Which is not to say, of course, that it is not problematic. The cultural can quickly become political. The 19th century Romantic spiritual descendants of Herder drifted with unnerving ease into ethnocentrism, nationalist exceptionalism, and racism. Habermas, who has frequently addressed the knotty issue of cultural diversity, notes that historically European nation-states ‘set themselves apart from one another polemically’. Cultural difference degenerated into a destructive nationalism; and since 1945 Europeans have had to learn ‘the painful lessons of how differences can be communicated, oppositions institutionalized, and tensions stabilized’. Habermas’s hope for the European project lies in his belief that ‘the recognition of differences, the mutual recognition of others in their otherness, can also become a distinguishing mark of a shared identity’.

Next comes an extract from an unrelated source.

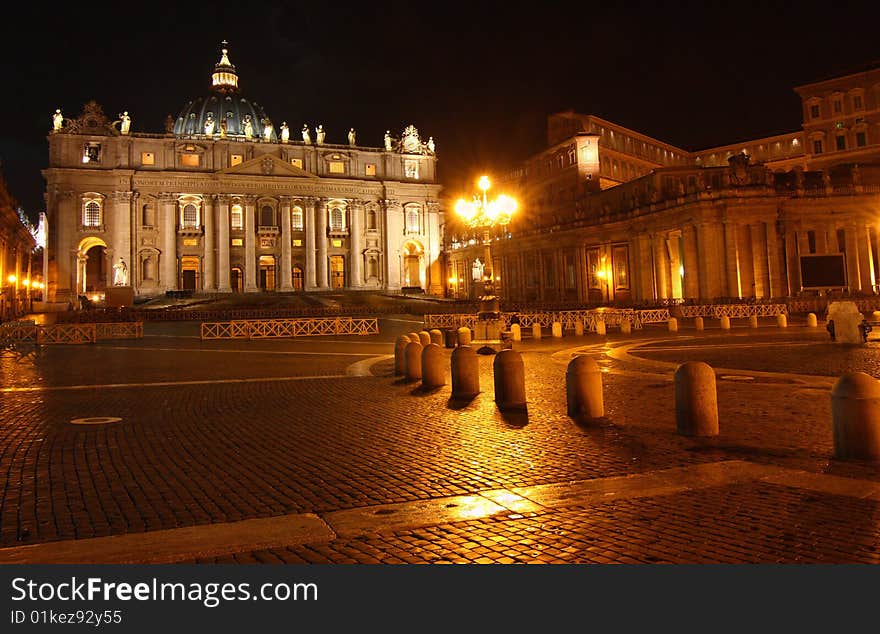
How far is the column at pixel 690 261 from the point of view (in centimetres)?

No doubt Ireland’s colonial experience intensified the native sense of the ‘national character’. In his 1997 book Strange Country, Seamus Deane noted Ireland’s historical refusal to ‘surrender its particularities’, viewing the absorption of Irishness into some larger transnational or universal entity as ‘an impoverishing process that eliminates traditional practices and customs… that are vital to the preservation of the native community’s distinctiveness’. What must be remembered, however, is that distinctiveness does not imply isolatedness. Irish culture has always been interconnected in many ways with many other cultures – has always gained its distinctiveness from the specific ways it has received, responded to, and contributed to the greater human enterprise of imagining and articulating the experience of human existence. Cultural interconnectedness is not merely a product of late modern globalisation.
Consider Ireland’s illuminated Gospel manuscripts from the early Middle Ages – the books of Durrow and Kells, for example. In many respects they appear as quintessentially Irish, yet the interplay of cultures in these works is complex. They merge pre-Christian Celtic art – itself already indebted to earlier La Tène traditions – with artistic elements from the Picts, the Anglo-Saxons, and the Celtic Britons, as well as from Gaul, Italy and the eastern Mediterranean. As historian Jennifer O’Reilly summarises, these features were not slavishly copied in the Irish scriptoria, but ‘quite transformed and exuberantly assimilated into the Insular repertoire and idiom’. She notes the paradox that the Celtic art of these manuscripts was ‘energised and… brought to its greatest period of creativity and originality by cross-fertilization with other traditions, both from neighbouring regions and from the Mediterranean world’. There is probably no period of Irish art and literature about which this could not also be said.